Designing Scoring Frameworks for Knowledge Graphs

Knowledge graph scoring is what turns a connected dataset into a decision tool. When teams first adopt a biomedical knowledge graph, the early thrill is connectivity - omics files, phenotype tables, drug–target lists, and clinical summaries finally speak the same language. But the very next challenge appears: too much is connected.

Take a common autoimmune indication. Curated databases like OMIM already list 500+ genes associated with rheumatoid arthritis, and broader association sources add orders of magnitude more signals. If you just project those links into a graph, you’ll get long, alphabetized lists that all “look” equally plausible. Without scoring, scientists still face the same dilemma: where do we begin?

Scoring is the layer that turns a graph from a static map of relationships into a decision-making tool.
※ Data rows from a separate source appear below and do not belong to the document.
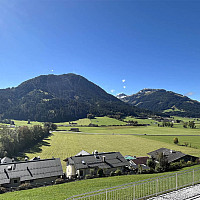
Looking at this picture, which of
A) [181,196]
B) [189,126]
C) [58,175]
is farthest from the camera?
[189,126]

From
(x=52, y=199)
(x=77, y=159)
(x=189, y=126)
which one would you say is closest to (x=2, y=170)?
(x=77, y=159)

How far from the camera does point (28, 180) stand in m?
37.3

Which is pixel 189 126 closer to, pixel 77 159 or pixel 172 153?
pixel 172 153

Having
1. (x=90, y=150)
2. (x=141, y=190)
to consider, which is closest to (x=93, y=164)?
(x=141, y=190)

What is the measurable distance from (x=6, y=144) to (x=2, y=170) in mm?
40247

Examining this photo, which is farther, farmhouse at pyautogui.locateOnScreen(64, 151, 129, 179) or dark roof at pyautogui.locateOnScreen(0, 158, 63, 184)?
farmhouse at pyautogui.locateOnScreen(64, 151, 129, 179)

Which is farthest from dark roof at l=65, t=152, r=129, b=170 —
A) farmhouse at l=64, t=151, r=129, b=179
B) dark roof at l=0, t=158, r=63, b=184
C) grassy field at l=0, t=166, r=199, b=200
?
grassy field at l=0, t=166, r=199, b=200

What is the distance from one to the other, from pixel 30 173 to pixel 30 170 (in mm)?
988

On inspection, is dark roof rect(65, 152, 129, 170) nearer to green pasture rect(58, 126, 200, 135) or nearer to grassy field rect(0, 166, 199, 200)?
grassy field rect(0, 166, 199, 200)

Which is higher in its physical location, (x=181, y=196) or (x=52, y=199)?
(x=181, y=196)

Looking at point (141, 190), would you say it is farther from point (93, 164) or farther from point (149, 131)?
point (149, 131)

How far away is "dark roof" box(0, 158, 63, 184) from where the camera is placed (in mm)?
37981

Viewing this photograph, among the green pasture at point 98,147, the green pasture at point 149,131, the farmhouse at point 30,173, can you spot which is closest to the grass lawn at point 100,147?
the green pasture at point 98,147

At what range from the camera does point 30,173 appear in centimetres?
3928
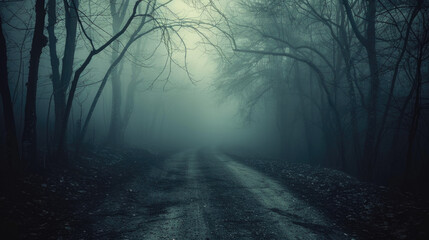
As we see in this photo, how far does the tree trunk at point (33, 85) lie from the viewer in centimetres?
608

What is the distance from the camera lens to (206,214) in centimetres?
532

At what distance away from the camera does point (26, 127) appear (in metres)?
6.34

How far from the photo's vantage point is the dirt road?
441cm

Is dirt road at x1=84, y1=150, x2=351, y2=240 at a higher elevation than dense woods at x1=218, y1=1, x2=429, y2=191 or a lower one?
lower

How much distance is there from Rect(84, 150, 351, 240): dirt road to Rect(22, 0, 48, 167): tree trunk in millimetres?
2150

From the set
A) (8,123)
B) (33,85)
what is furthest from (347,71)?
(8,123)

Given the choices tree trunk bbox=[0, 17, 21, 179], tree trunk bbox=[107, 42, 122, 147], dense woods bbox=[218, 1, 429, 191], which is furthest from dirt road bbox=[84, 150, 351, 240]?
tree trunk bbox=[107, 42, 122, 147]

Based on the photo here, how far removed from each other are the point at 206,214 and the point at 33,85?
16.1 ft

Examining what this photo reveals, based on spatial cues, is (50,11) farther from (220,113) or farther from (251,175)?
(220,113)

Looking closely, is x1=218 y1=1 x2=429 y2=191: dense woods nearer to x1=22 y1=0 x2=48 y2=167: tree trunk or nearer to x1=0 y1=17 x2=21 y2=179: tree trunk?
x1=22 y1=0 x2=48 y2=167: tree trunk

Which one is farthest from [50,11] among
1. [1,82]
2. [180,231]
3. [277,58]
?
[277,58]

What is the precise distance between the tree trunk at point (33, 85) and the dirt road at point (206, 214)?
84.6 inches

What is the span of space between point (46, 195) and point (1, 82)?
2575 millimetres

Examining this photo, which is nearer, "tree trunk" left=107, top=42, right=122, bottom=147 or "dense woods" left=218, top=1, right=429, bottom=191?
"dense woods" left=218, top=1, right=429, bottom=191
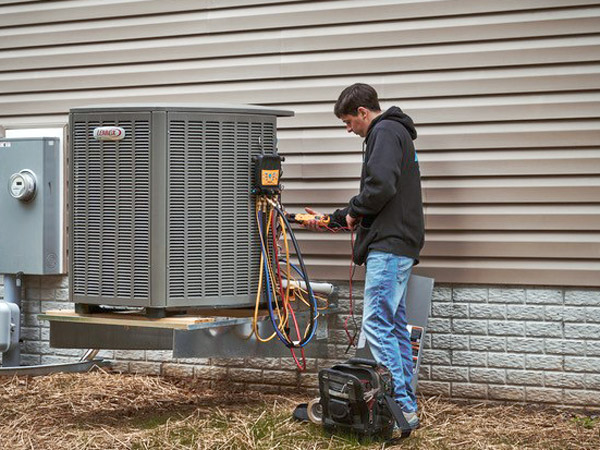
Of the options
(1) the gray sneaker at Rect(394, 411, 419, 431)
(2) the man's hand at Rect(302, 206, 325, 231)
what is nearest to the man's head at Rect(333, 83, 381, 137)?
(2) the man's hand at Rect(302, 206, 325, 231)

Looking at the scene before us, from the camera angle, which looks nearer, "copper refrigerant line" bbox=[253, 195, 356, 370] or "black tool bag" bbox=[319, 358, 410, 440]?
"black tool bag" bbox=[319, 358, 410, 440]

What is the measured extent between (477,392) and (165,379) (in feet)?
7.45

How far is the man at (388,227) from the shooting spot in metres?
5.54

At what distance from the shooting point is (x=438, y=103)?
638 centimetres

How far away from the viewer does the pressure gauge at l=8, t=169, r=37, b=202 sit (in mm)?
7305

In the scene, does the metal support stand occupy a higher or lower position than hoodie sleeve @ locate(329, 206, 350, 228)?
lower

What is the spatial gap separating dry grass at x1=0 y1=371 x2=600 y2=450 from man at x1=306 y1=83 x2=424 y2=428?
17.9 inches

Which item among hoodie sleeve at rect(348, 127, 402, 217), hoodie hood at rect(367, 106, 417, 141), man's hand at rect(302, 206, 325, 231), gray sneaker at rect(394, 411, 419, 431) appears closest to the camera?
hoodie sleeve at rect(348, 127, 402, 217)

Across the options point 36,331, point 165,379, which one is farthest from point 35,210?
point 165,379

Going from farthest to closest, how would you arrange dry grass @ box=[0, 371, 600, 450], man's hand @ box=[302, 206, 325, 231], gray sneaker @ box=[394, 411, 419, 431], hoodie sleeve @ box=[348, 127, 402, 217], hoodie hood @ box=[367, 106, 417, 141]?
man's hand @ box=[302, 206, 325, 231], hoodie hood @ box=[367, 106, 417, 141], gray sneaker @ box=[394, 411, 419, 431], hoodie sleeve @ box=[348, 127, 402, 217], dry grass @ box=[0, 371, 600, 450]

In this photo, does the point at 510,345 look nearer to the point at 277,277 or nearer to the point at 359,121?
the point at 277,277

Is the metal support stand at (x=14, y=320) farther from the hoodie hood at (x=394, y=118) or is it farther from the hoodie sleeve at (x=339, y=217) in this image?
the hoodie hood at (x=394, y=118)

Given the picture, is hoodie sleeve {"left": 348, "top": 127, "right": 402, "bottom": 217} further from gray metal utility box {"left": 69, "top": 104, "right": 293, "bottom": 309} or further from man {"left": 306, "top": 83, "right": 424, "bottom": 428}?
gray metal utility box {"left": 69, "top": 104, "right": 293, "bottom": 309}

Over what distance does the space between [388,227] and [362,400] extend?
1.02 metres
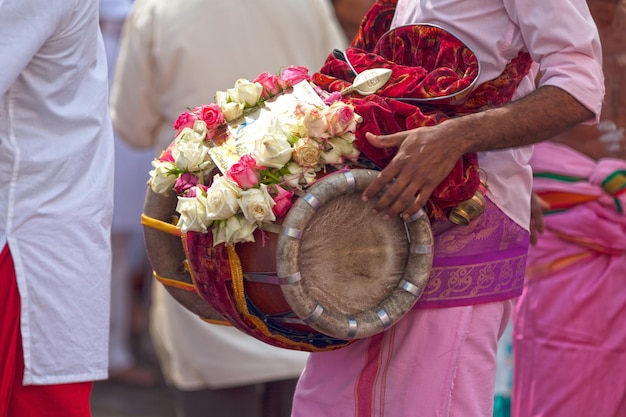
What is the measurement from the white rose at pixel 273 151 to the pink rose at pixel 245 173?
0.02 metres

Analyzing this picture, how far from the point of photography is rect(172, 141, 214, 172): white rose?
2873mm

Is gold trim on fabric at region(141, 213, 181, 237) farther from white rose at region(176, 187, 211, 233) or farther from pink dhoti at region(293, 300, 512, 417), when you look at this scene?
pink dhoti at region(293, 300, 512, 417)

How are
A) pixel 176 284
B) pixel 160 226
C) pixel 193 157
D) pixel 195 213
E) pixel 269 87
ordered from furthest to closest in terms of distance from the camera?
pixel 176 284, pixel 160 226, pixel 269 87, pixel 193 157, pixel 195 213

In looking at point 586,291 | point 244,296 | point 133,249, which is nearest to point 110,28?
point 133,249

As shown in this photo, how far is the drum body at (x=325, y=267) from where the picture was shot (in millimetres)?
2691

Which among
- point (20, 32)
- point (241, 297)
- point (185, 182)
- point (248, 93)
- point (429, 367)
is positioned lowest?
point (429, 367)

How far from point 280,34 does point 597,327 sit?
1.92 metres

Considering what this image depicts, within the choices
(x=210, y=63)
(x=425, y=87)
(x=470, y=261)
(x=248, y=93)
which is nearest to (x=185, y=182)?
(x=248, y=93)

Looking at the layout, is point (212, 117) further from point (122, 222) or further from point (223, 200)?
point (122, 222)

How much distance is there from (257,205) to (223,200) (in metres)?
0.09

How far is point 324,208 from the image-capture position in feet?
8.97

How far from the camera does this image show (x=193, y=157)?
287cm

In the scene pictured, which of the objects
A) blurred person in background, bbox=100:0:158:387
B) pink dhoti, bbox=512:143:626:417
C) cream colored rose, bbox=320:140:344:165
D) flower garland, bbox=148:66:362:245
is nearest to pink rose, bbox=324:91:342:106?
flower garland, bbox=148:66:362:245

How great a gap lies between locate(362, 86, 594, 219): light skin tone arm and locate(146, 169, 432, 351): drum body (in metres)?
0.06
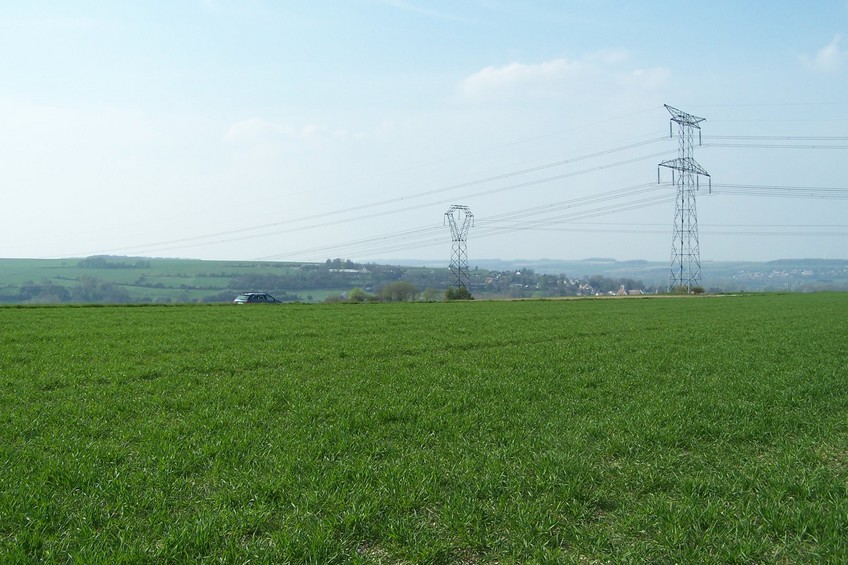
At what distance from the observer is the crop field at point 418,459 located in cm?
554

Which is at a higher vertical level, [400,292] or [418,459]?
[400,292]

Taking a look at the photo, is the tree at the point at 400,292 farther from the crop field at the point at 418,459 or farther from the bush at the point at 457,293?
the crop field at the point at 418,459

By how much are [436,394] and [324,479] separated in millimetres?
4981

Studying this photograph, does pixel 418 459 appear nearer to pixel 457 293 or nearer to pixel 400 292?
pixel 457 293

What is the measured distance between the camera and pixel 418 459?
7.74 metres

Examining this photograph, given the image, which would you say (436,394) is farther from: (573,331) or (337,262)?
(337,262)

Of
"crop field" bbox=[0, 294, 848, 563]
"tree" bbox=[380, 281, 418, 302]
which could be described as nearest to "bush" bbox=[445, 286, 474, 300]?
"tree" bbox=[380, 281, 418, 302]

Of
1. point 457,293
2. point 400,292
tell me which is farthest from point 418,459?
point 400,292

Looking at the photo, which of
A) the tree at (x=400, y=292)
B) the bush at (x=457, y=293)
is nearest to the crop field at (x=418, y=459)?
the bush at (x=457, y=293)

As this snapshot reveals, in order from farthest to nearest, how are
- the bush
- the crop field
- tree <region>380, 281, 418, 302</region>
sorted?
tree <region>380, 281, 418, 302</region>, the bush, the crop field

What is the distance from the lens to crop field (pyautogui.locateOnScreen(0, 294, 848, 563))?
18.2 ft

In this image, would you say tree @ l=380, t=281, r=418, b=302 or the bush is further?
tree @ l=380, t=281, r=418, b=302

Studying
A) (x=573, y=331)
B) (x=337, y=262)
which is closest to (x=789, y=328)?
(x=573, y=331)

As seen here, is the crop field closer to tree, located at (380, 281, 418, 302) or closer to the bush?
the bush
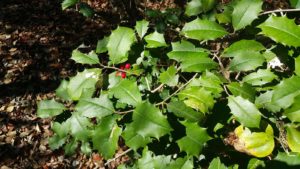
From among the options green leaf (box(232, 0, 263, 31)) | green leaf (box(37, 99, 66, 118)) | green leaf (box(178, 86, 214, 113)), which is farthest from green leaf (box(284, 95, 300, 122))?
green leaf (box(37, 99, 66, 118))

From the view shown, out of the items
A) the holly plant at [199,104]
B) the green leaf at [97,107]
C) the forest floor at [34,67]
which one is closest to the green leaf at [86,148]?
the holly plant at [199,104]

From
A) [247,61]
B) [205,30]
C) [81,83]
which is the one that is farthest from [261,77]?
[81,83]

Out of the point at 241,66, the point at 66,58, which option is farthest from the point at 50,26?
the point at 241,66

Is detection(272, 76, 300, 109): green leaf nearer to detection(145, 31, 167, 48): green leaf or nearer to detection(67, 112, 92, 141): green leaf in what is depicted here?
detection(145, 31, 167, 48): green leaf

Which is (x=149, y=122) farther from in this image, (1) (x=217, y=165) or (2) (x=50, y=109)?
(2) (x=50, y=109)

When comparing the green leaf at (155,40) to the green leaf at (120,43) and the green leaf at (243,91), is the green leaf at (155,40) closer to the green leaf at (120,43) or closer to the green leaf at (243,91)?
the green leaf at (120,43)

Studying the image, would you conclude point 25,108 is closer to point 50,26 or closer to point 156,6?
point 50,26
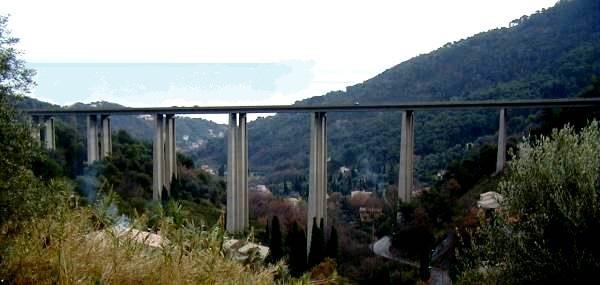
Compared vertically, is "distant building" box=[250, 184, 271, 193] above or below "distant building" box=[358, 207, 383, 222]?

It encodes your priorities, whether it is novelty vs. validation or repurposing vs. new discovery, and translates them into ranked outputs that scientists can act on.

Take the example of drug repurposing. Here, the most valuable hits are drugs that impact non-target genes already linked to other indications. If the goal is entirely new targets, the priorities flip; now the emphasis is on novelty, under-explored genes, and sparse prior evidence. The same dataset, two very different shortlists.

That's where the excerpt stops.